PCC Sue Mountstevens and members of her team, officers from Broadbury Road Police Station and Bristol’s Mayor Marvin Rees all attended Knowle West Fest to launch Knowle West Against Racism, a local, community led movement, which aims to support victims of hate crime and stand up to the people who perpetrate it.

PCC Sue Mountstevens said: “I was delighted to attend this year’s Knowle West Fest, to see how the community is coming together to raise awareness of hate crime. It also gave us an opportunity to share the important message that if you are a victim, you are not alone and we are here to help.

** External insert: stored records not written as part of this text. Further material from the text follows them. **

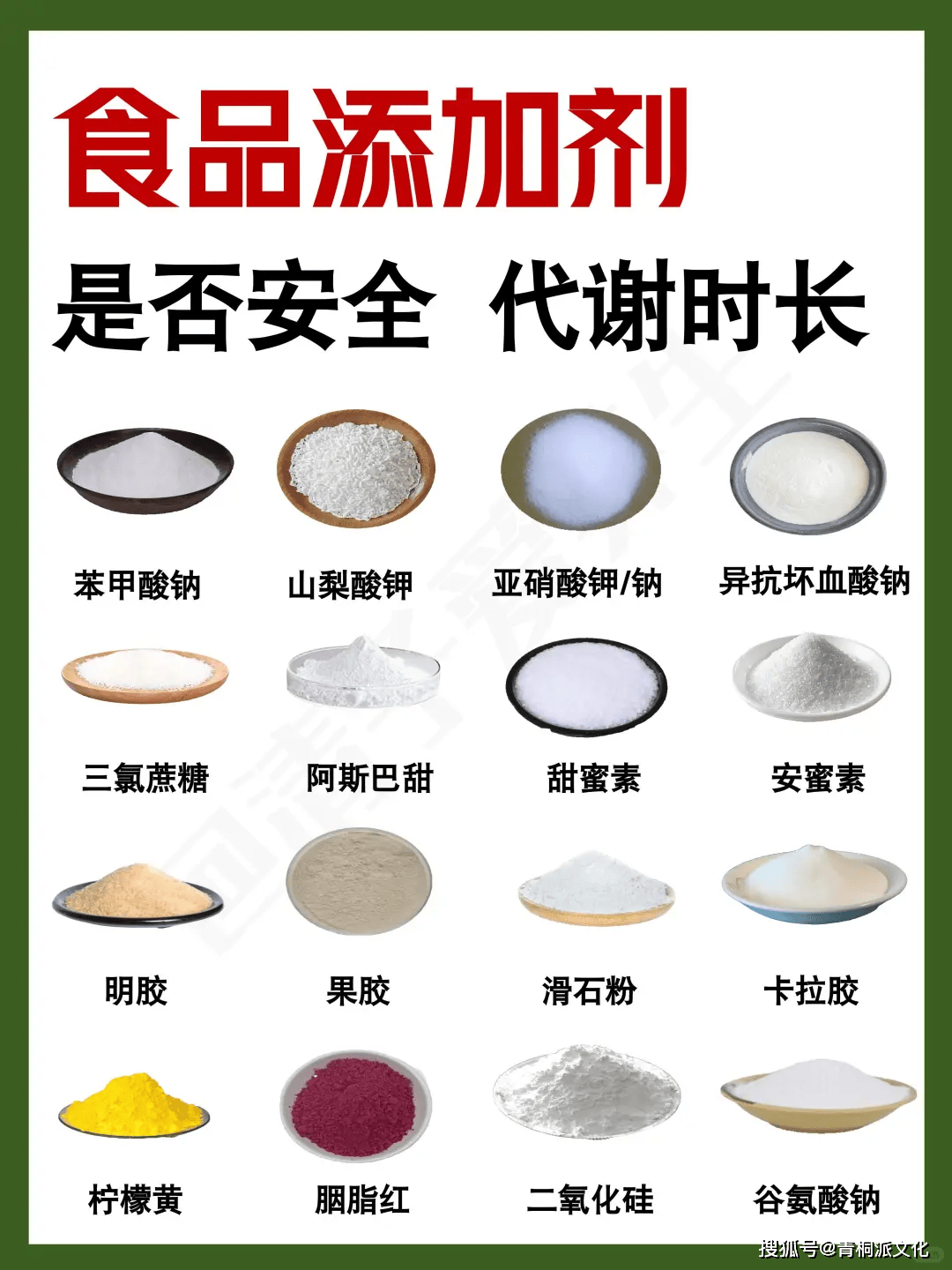 食品添加剂可以放心吃吗？科学解读安全真相
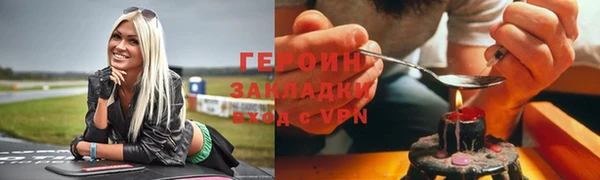 ECSTASY Остров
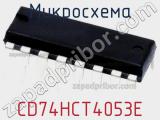 Микросхема CD74HCT4053E фотография 2.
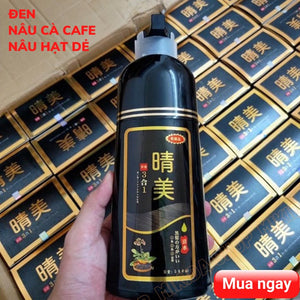 500ml -Dầu gội đen tóc Komi Nhật Bản -Komi Japan Black Hair Shampoo - Color Brown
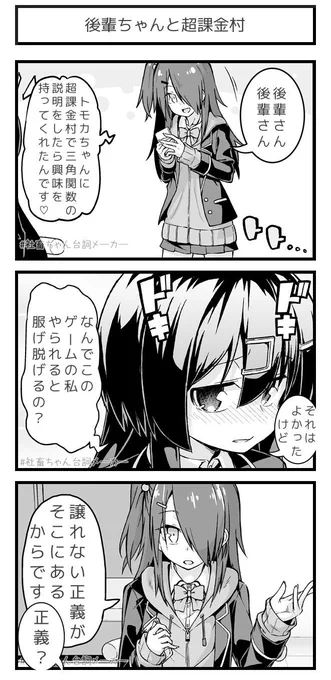 @vitaone_ 超課金村の謎
#社畜ちゃん台詞メーカー 
https://t.co/43pCTQow1Q 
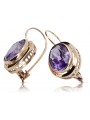 Sterling Silver Rose Gold Plated Alexandrite Earrings vec114rp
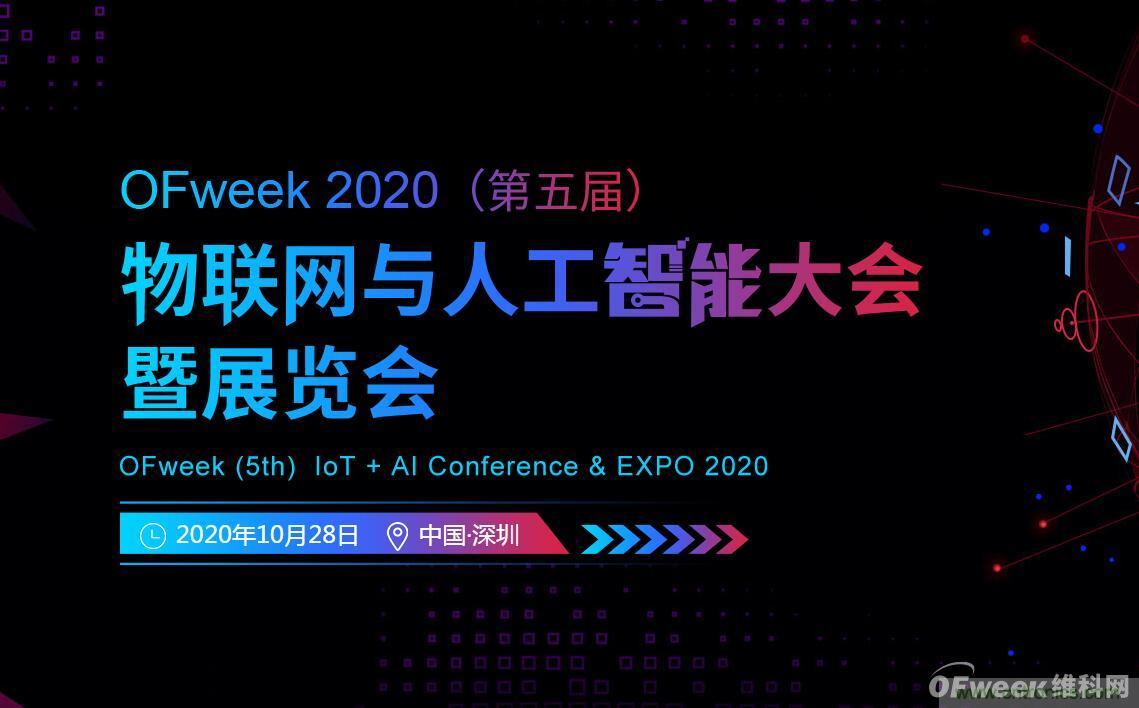 深圳喊你來參加&ldquo;OFweek 2020（第五屆）人工智能技術創新論壇&rdquo;啦！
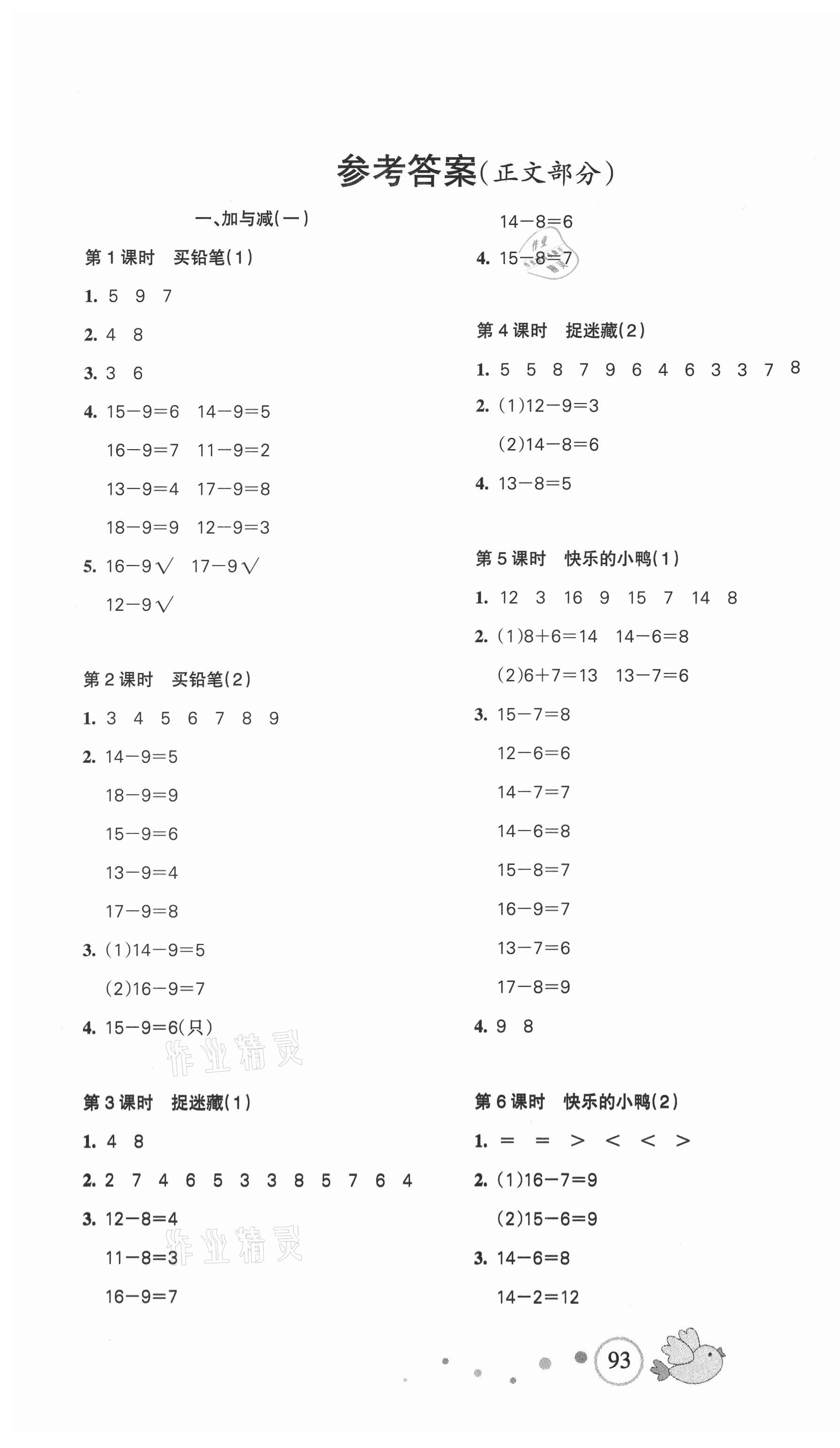 2021年整合集訓(xùn)天天練一年級數(shù)學(xué)下冊北師大版 第1頁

It was fantastic to join the neighbourhood team on Saturday – thank you to everyone who came along."

To represent the diversity of the local community people left their hand-prints in coloured paints on boards, along with messages of support for victims of hate crime and 200 multi-coloured balloons were released into the sky.

The hand-print murals will now be displayed in prominent positions in the community like the Knowle West Media Centre, The Park Centre and at Broadbury Station.

South Bristol's Neighbourhood Manager Inspector Nigel Colston said: “The majority of people in south Bristol are tolerant and welcoming people, who cherish the diversity of their local communities.

Unfortunately, there will always be a handful of people who think they can bully and intimidate people who they see as different to them."

“This event just goes to show how strong the community is here and how well people pull together when they see injustice. Hate crime is never acceptable and we will do everything we can to stamp it out.

“I would encourage anyone who is, or has been a victim of hate crime to please contact us, so that we can investigate and lend support. Alternatively, you can contact an independent agency such as SARI, the Brandon Trust, Bristol Mind or the LGBT Forum, who can support you.”  

Alex Raikes MBE, who is the Strategic Director of Stand Against Racism and Inequality (SARI) said: “We were so pleased to be part of Knowle West Fest again this year.  This is such an important and celebratory event which showcases the exciting, positive work and activities local people and organisations are achieving in the area.  It was an opportunity for people from all communities, of all ages, residents and agencies to come together to have fun."

“We were there to let everyone know what we are doing in the area to fight hate crime. We want to send a very strong message, along with all our Knowle West friends, that there is no place for hate in Knowle West and we will do all we can to make sure this is the case.”